Articolo aggiuntivo n. 21.09 al ddl C.4444 in riferimento all'articolo 21.
  • status: Approvato

testo emendamento del 15/05/17

  Dopo l'articolo 21, aggiungere il seguente:

Art. 21-bis.
(Semplificazioni).

  1. A decorrere dalla data di entrata in vigore della legge di conversione del presente decreto, fermo restando l'obbligo di conseguire un saldo non negativo, in termini di competenza, tra le entrate finali e le spese finali, ai comuni e alle loro forme associative non si applicano le limitazioni e i vincoli di cui:
   a) all'articolo 12, comma 1-ter, del decreto-legge 6 luglio 2011, n. 98, convertito, con modificazioni, dalla legge 15 luglio 2011, n. 111;
   b) all'articolo 6, commi 7, 8, 9, 12, 13 e 14 del decreto-legge 31 maggio 2010, n. 78, convertito con modificazioni dalla legge 30 luglio 2010, n. 122;
   c) all'articolo 27, comma 1, del decreto-legge 25 giugno 2008, n. 112, convertito, con modificazioni, dalla legge 6 agosto 2012, n. 133;
   d) all'articolo 5, comma 2, del decreto-legge 6 luglio 2012, n. 95 convertito, con modificazioni, dalla legge 7 agosto 2012, n. 135;
   e) all'articolo 1, commi 2, 3 e 4 del decreto-legge 31 agosto 2013, n. 101 convertito, con modificazioni, dalla legge 30 ottobre 2013, n. 125;
   f) all'articolo 208, comma 4, lettere a) e b) del decreto legislativo 30 aprile 1992, n. 285.
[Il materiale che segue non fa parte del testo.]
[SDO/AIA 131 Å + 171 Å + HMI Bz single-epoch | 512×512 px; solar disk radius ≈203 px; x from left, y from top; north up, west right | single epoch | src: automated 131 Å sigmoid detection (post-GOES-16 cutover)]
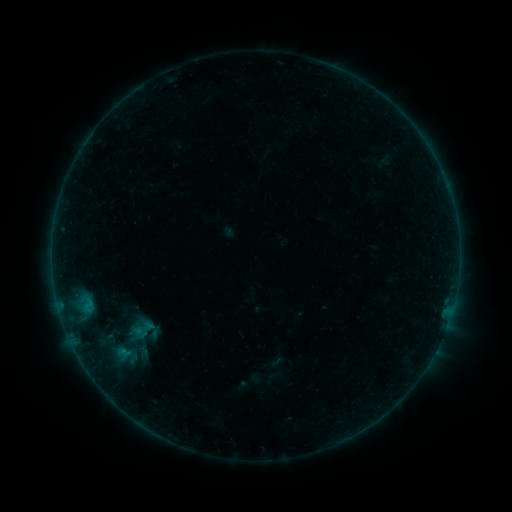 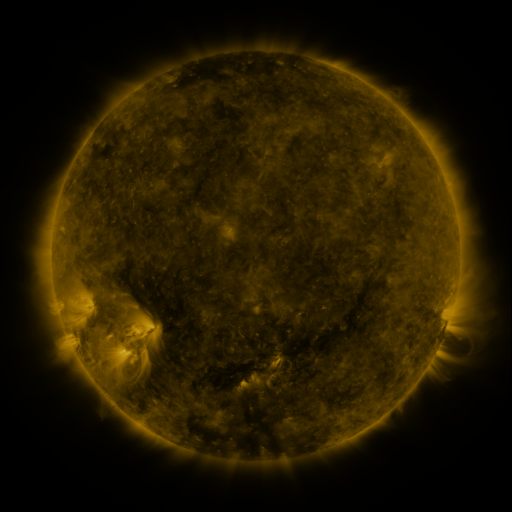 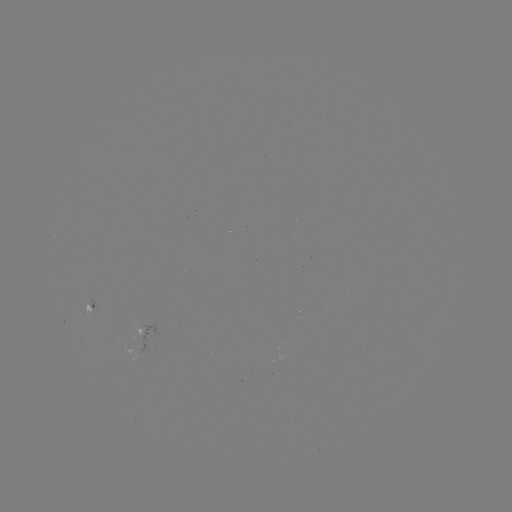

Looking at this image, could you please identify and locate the sigmoid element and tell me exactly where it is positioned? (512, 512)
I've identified sigmoid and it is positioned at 142,330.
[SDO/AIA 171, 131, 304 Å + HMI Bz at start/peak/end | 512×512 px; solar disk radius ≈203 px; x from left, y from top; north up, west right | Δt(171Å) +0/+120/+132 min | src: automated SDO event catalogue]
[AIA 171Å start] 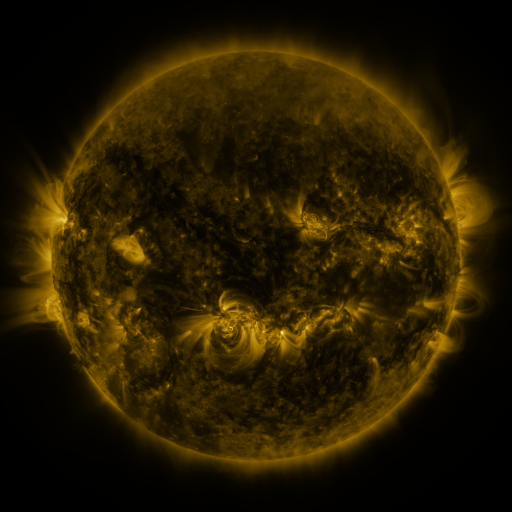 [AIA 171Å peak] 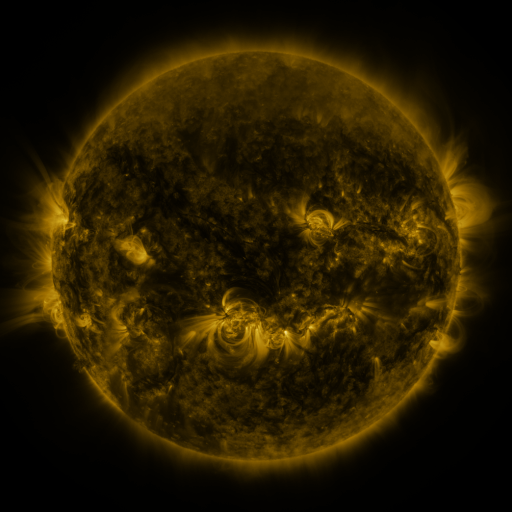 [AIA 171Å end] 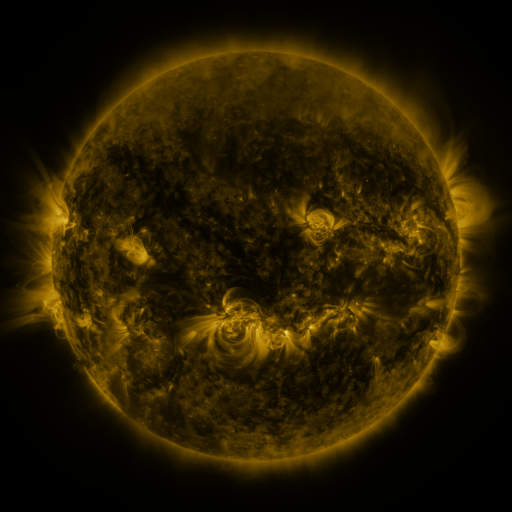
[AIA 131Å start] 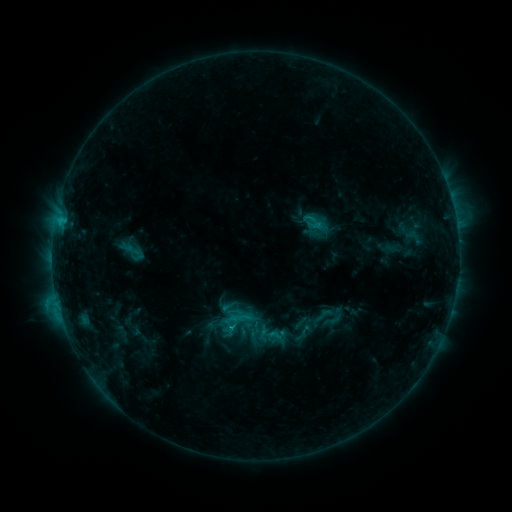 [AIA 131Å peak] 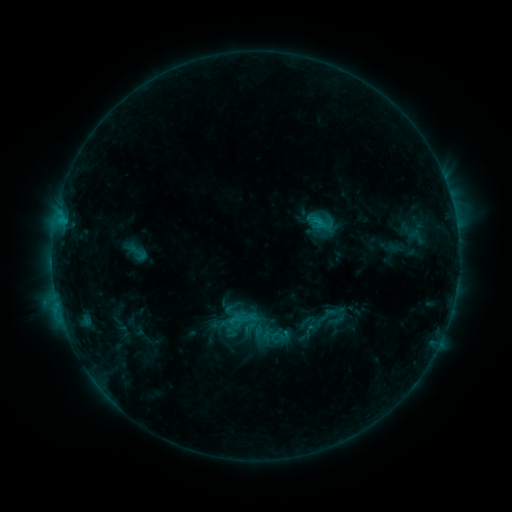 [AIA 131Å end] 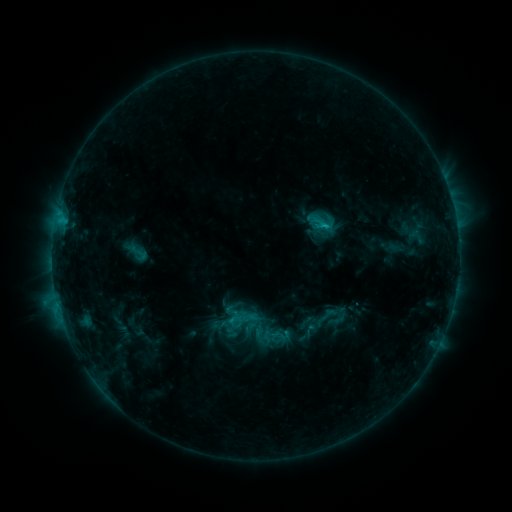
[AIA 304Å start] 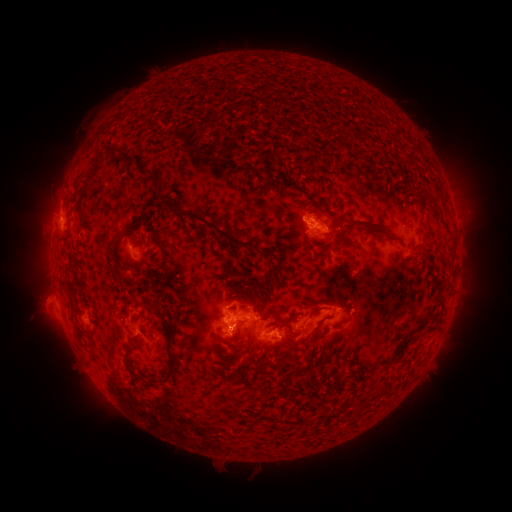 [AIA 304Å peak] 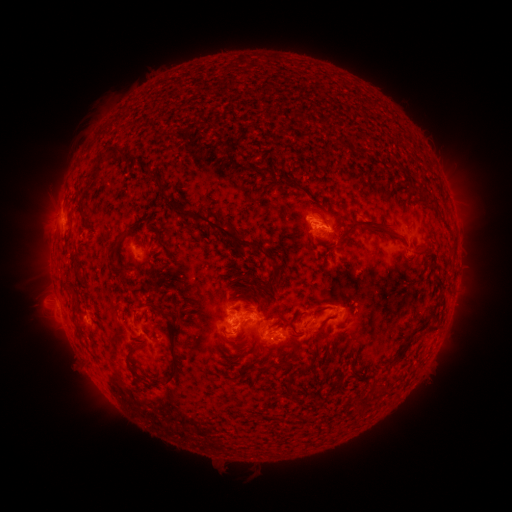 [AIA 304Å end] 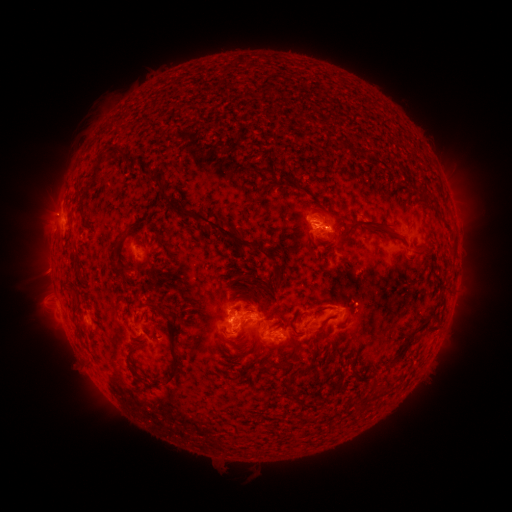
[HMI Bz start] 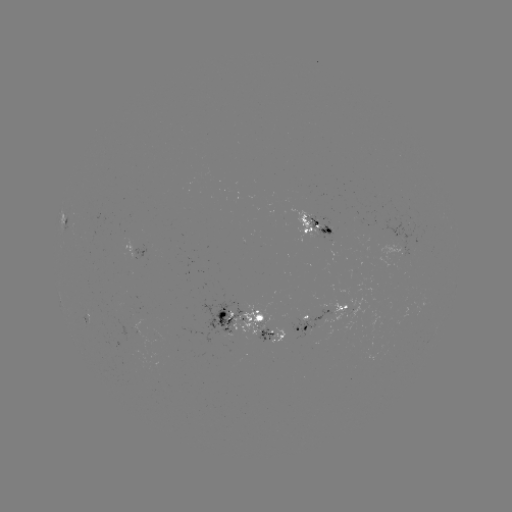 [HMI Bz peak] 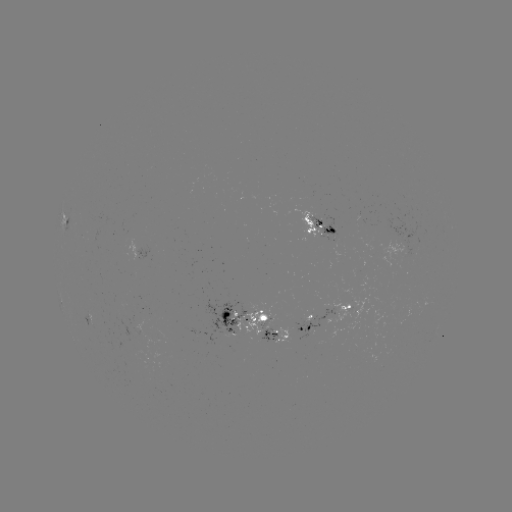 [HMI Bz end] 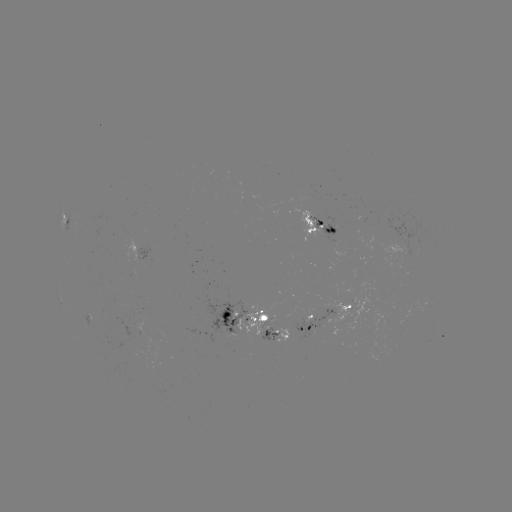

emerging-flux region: [320, 217, 339, 241]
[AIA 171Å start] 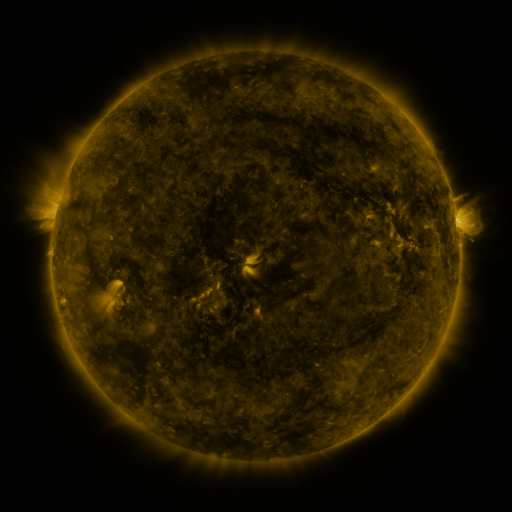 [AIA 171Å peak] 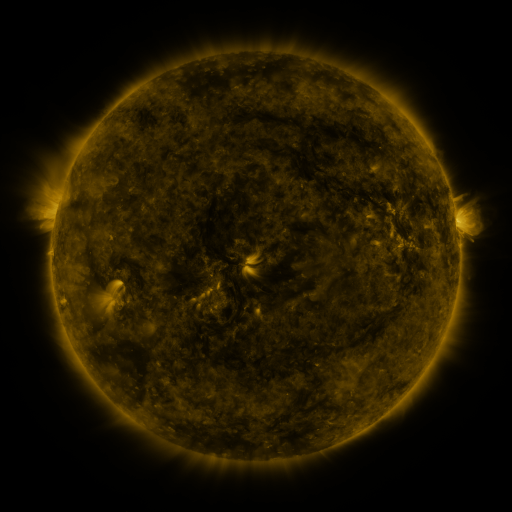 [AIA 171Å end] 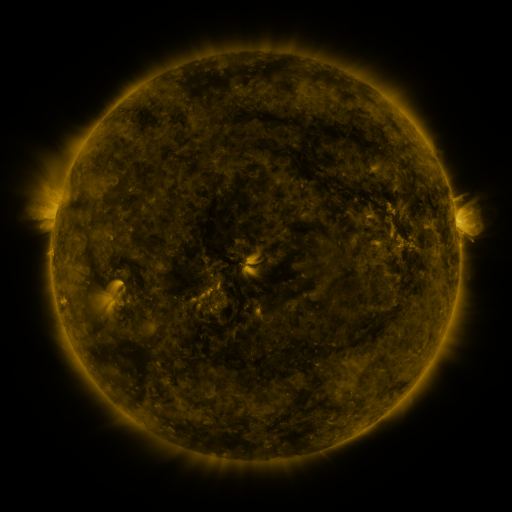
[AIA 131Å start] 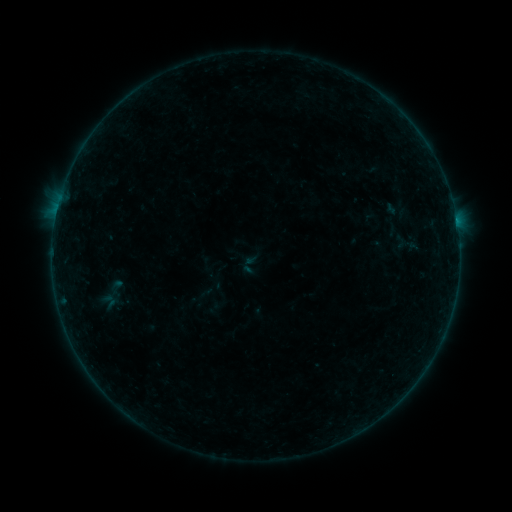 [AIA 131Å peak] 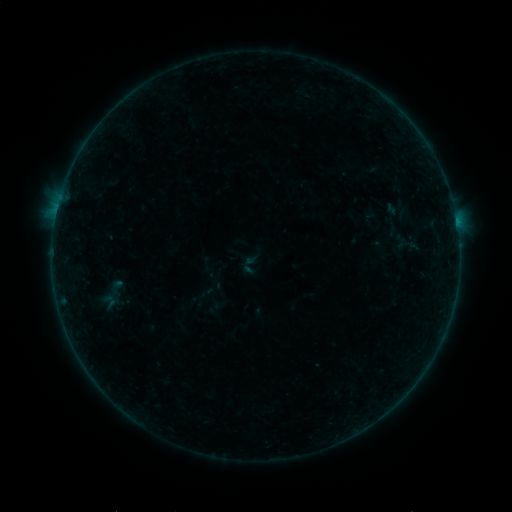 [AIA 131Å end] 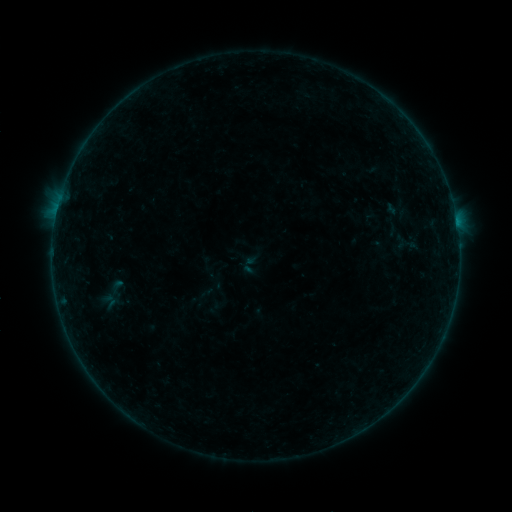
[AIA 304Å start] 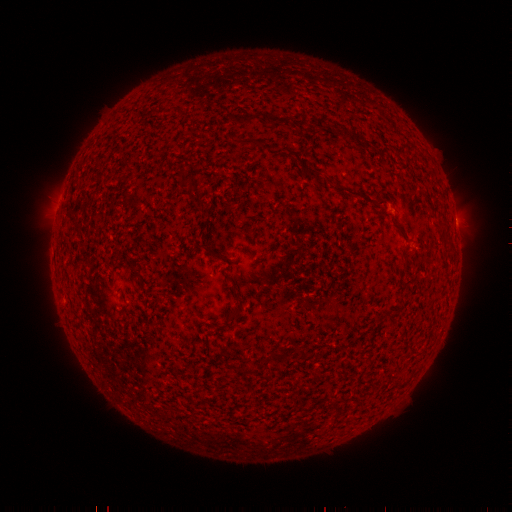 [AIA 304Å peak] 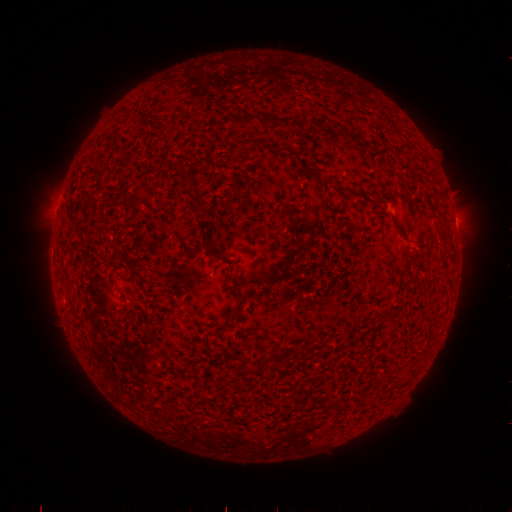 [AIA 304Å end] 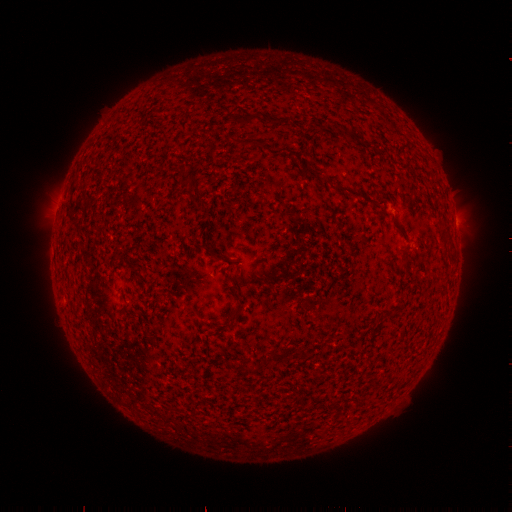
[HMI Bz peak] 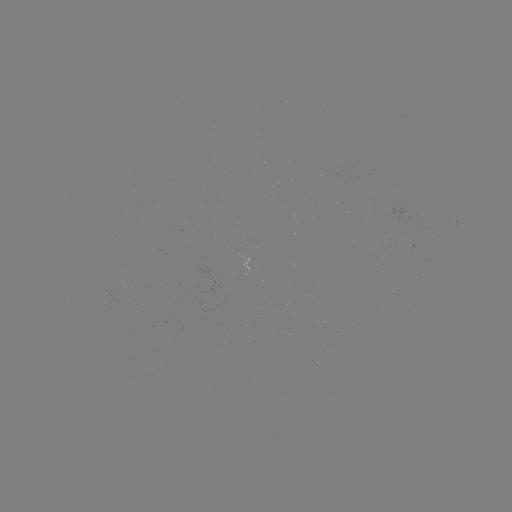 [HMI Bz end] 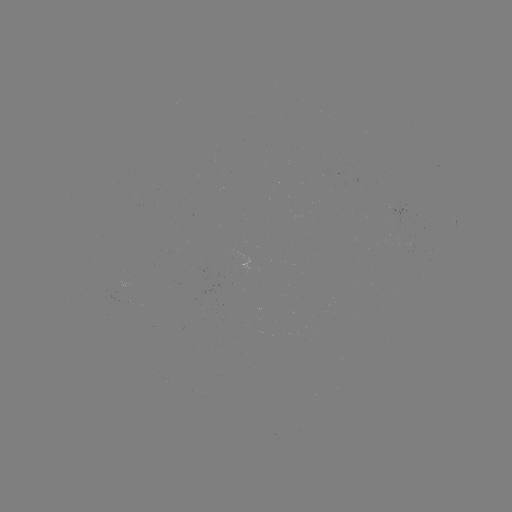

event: flare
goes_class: B1.3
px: (457, 227)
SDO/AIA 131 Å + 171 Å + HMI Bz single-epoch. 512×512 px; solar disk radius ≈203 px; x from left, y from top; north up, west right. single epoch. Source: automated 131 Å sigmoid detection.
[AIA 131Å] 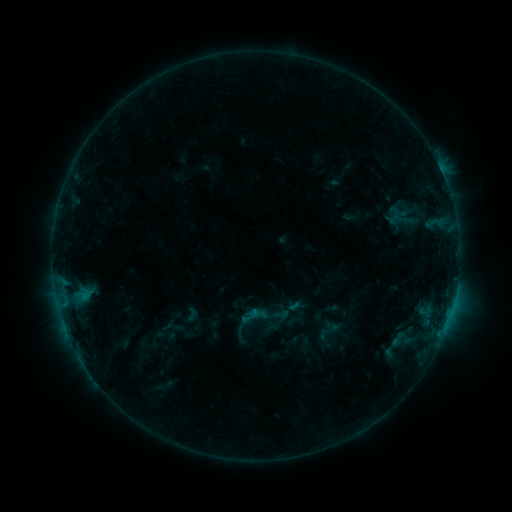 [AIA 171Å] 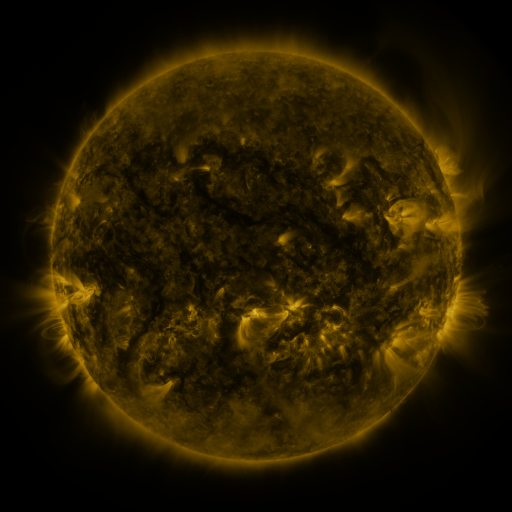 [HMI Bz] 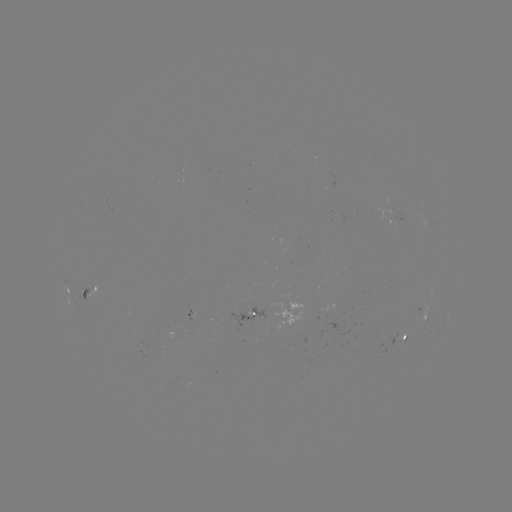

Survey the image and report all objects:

nuova formulazione del 27/05/17

  Dopo l'articolo 21 inserire il seguente:

Art. 21-bis.
(Semplificazioni).

  1. Per l'anno 2017, ai comuni e alle loro forme associative che hanno approvato il rendiconto 2016 entro il 30 aprile 2017 e che hanno rispettato nell'anno precedente il saldo tra entrate finali e spese finali di cui all'articolo 9 della legge 24 dicembre 2012, n. 243, non si applicano le limitazioni e i vincoli di cui:
   a) all'articolo 6, commi 7, 8, fatta eccezione delle spese per mostre, 9 e 13, del decreto-legge 31 maggio 2010, n. 78, convertito, con modificazioni, dalla legge 30 luglio 2010, n. 122;
   b) all'articolo 27, comma 1, del decreto-legge 25 giugno 2008, n. 112, convertito, con modificazioni, dalla legge 6 agosto 2008, n. 133.

  2. A decorrere dall'esercizio 2018 le disposizioni del comma 1 si applicano esclusivamente ai comuni e alle loro forme associative che hanno approvato il bilancio preventivo dell'esercizio di riferimento entro il 31 dicembre dell'anno precedente e che hanno rispettato nell'anno precedente il saldo tra entrate finali e spese finali di cui all'articolo 9 della legge 24 dicembre 2012, n. 243.